Scene-based spatial questions
▬▬▬

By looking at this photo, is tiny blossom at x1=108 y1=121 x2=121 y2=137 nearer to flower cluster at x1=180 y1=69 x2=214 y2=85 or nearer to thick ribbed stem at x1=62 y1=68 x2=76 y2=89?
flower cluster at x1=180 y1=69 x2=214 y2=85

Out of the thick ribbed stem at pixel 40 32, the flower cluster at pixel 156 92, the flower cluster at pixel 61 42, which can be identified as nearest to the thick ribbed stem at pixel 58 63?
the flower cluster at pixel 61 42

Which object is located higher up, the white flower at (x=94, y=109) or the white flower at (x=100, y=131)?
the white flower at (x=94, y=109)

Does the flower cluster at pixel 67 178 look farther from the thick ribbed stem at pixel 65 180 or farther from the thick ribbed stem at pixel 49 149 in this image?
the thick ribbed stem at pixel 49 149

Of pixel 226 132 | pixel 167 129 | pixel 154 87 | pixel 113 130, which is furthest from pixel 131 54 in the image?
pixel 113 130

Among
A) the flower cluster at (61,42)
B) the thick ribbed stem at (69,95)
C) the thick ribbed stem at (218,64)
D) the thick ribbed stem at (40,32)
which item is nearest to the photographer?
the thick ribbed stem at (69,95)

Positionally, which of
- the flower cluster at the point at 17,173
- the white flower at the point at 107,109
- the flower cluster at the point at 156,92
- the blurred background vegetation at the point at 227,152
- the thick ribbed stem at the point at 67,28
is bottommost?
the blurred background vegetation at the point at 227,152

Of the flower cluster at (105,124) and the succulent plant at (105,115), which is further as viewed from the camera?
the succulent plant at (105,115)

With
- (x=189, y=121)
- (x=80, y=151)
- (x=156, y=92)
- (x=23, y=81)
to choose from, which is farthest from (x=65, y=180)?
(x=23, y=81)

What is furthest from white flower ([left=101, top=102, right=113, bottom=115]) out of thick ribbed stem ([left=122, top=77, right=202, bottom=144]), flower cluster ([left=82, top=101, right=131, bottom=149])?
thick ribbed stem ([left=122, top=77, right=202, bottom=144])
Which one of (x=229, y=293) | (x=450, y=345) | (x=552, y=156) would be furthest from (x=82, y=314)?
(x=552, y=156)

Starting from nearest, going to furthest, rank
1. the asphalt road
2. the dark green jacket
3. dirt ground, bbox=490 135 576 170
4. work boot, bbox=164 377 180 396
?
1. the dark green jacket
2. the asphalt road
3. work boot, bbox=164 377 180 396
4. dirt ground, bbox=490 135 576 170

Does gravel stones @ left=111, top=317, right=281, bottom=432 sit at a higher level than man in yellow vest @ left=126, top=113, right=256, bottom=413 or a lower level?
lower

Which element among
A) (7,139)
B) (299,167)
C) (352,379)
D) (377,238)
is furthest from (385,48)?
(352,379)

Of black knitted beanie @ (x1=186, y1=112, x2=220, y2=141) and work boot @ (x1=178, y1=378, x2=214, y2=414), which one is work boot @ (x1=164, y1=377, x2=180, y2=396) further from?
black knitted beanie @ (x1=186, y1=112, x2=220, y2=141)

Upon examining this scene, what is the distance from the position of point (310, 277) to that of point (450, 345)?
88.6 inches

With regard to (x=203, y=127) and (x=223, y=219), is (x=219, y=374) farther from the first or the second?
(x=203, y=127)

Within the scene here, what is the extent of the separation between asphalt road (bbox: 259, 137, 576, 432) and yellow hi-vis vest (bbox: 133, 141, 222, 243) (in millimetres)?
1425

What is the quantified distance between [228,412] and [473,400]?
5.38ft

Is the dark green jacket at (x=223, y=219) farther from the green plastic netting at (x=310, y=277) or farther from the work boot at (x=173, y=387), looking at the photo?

▬▬▬

Exercise description
Every entry must be retyped in full, exactly as given.

Answer to the exercise
By looking at this photo, is tiny blossom at x1=108 y1=121 x2=121 y2=137 nearer to flower cluster at x1=180 y1=69 x2=214 y2=85 or nearer to thick ribbed stem at x1=62 y1=68 x2=76 y2=89?
flower cluster at x1=180 y1=69 x2=214 y2=85

Out of the thick ribbed stem at pixel 40 32, the flower cluster at pixel 156 92, the flower cluster at pixel 61 42, which can be identified as nearest to the thick ribbed stem at pixel 58 63?
the flower cluster at pixel 61 42

Which object is located higher up, the white flower at (x=94, y=109) or the white flower at (x=100, y=131)?
the white flower at (x=94, y=109)

Does the flower cluster at pixel 67 178 look farther from the thick ribbed stem at pixel 65 180 or farther from the thick ribbed stem at pixel 49 149 in this image?
the thick ribbed stem at pixel 49 149

Of pixel 226 132 | pixel 167 129 | pixel 154 87 | pixel 113 130, which is furthest from pixel 131 54 in the image?
pixel 113 130

Among
A) the flower cluster at (61,42)
B) the thick ribbed stem at (69,95)
C) the thick ribbed stem at (218,64)
D) the thick ribbed stem at (40,32)
which item is nearest to the photographer?
the thick ribbed stem at (69,95)

Positionally, which of
- the flower cluster at the point at 17,173
- the white flower at the point at 107,109
- the flower cluster at the point at 156,92
- the blurred background vegetation at the point at 227,152
- the thick ribbed stem at the point at 67,28
is bottommost?
the blurred background vegetation at the point at 227,152

Of the flower cluster at (105,124) and the succulent plant at (105,115), which is further as viewed from the camera?
the succulent plant at (105,115)

With
- (x=189, y=121)
- (x=80, y=151)
- (x=156, y=92)
- (x=23, y=81)
to choose from, which is farthest from (x=65, y=180)?
(x=23, y=81)

What is furthest from white flower ([left=101, top=102, right=113, bottom=115]) out of thick ribbed stem ([left=122, top=77, right=202, bottom=144]), flower cluster ([left=82, top=101, right=131, bottom=149])?
thick ribbed stem ([left=122, top=77, right=202, bottom=144])
Which one of (x=229, y=293) | (x=450, y=345) | (x=552, y=156) would be furthest from (x=82, y=314)?
(x=552, y=156)

Starting from nearest, going to furthest, rank
1. the asphalt road
2. the dark green jacket
3. dirt ground, bbox=490 135 576 170
4. work boot, bbox=164 377 180 396
?
1. the dark green jacket
2. the asphalt road
3. work boot, bbox=164 377 180 396
4. dirt ground, bbox=490 135 576 170

Does gravel stones @ left=111, top=317, right=281, bottom=432 sit at a higher level than man in yellow vest @ left=126, top=113, right=256, bottom=413 or a lower level?
lower

Which element among
A) (7,139)
B) (299,167)
C) (352,379)
D) (377,238)
is furthest from (385,48)?
(352,379)

Of black knitted beanie @ (x1=186, y1=112, x2=220, y2=141) and work boot @ (x1=178, y1=378, x2=214, y2=414), which one is work boot @ (x1=164, y1=377, x2=180, y2=396) further from?
black knitted beanie @ (x1=186, y1=112, x2=220, y2=141)

Upon examining this scene, what is the distance from the position of point (310, 277) to that of point (450, 345)?
88.6 inches

With regard to (x=203, y=127) and (x=223, y=219), is (x=219, y=374) farther from the first or the second?
(x=203, y=127)

Within the scene here, what is the extent of the separation between asphalt road (bbox: 259, 137, 576, 432) and yellow hi-vis vest (bbox: 133, 141, 222, 243) (in millimetres)?
1425

What is the quantified distance between [228,412] and [473,400]?
5.38ft

Is the dark green jacket at (x=223, y=219) farther from the green plastic netting at (x=310, y=277) or farther from the work boot at (x=173, y=387), looking at the photo?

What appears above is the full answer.